■ TASK DETAILS
Taking each line of the records in turn, count those containing "iPSC" and report only the number.

[Collected data entries]
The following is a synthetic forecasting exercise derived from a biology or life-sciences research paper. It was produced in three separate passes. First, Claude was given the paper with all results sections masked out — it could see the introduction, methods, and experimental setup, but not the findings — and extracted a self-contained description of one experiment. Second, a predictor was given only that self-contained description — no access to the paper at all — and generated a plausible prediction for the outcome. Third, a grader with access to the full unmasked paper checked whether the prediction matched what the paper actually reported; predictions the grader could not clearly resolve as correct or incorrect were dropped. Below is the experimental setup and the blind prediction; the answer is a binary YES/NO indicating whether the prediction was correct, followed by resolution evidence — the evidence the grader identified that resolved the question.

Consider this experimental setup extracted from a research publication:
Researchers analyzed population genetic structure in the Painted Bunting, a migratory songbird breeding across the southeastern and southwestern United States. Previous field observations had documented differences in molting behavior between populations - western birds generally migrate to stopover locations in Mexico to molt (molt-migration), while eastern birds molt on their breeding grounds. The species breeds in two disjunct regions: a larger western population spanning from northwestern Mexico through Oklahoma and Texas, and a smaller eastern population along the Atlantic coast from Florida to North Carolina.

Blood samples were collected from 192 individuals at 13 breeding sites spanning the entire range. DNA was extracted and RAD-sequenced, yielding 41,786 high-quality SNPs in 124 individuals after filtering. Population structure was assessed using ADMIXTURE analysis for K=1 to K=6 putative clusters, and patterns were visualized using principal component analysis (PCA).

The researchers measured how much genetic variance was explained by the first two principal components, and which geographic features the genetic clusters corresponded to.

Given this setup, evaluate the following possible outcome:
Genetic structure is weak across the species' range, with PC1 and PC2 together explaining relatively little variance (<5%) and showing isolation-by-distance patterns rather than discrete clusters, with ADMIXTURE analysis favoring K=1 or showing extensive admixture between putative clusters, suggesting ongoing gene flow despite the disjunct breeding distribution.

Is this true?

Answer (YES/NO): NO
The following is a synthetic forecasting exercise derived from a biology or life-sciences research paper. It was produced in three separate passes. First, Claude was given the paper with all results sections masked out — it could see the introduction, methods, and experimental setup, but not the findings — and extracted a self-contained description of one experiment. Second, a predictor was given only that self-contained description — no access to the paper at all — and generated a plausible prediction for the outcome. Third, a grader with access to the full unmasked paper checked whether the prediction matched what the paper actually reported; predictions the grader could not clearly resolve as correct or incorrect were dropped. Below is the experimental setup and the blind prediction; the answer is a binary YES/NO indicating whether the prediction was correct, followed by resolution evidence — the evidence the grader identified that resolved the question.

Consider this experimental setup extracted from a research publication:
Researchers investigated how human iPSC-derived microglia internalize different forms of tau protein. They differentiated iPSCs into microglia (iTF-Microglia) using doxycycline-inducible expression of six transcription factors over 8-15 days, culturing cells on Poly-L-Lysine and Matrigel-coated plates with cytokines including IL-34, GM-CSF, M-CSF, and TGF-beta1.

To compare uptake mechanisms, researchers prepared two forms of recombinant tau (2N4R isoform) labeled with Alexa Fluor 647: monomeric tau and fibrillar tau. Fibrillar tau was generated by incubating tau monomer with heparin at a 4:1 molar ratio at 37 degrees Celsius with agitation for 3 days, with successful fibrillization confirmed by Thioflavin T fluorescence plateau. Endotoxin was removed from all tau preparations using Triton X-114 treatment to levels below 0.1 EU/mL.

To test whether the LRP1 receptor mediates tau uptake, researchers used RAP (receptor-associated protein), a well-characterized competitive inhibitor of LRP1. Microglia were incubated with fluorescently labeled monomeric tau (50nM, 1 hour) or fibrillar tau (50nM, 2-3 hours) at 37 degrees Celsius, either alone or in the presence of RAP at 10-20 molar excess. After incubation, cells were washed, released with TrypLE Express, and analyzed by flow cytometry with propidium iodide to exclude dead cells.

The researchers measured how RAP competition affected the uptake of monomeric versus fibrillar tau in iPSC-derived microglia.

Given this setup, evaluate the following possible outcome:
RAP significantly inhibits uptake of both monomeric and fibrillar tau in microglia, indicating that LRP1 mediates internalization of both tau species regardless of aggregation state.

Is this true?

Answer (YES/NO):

■ TASK ANSWER
2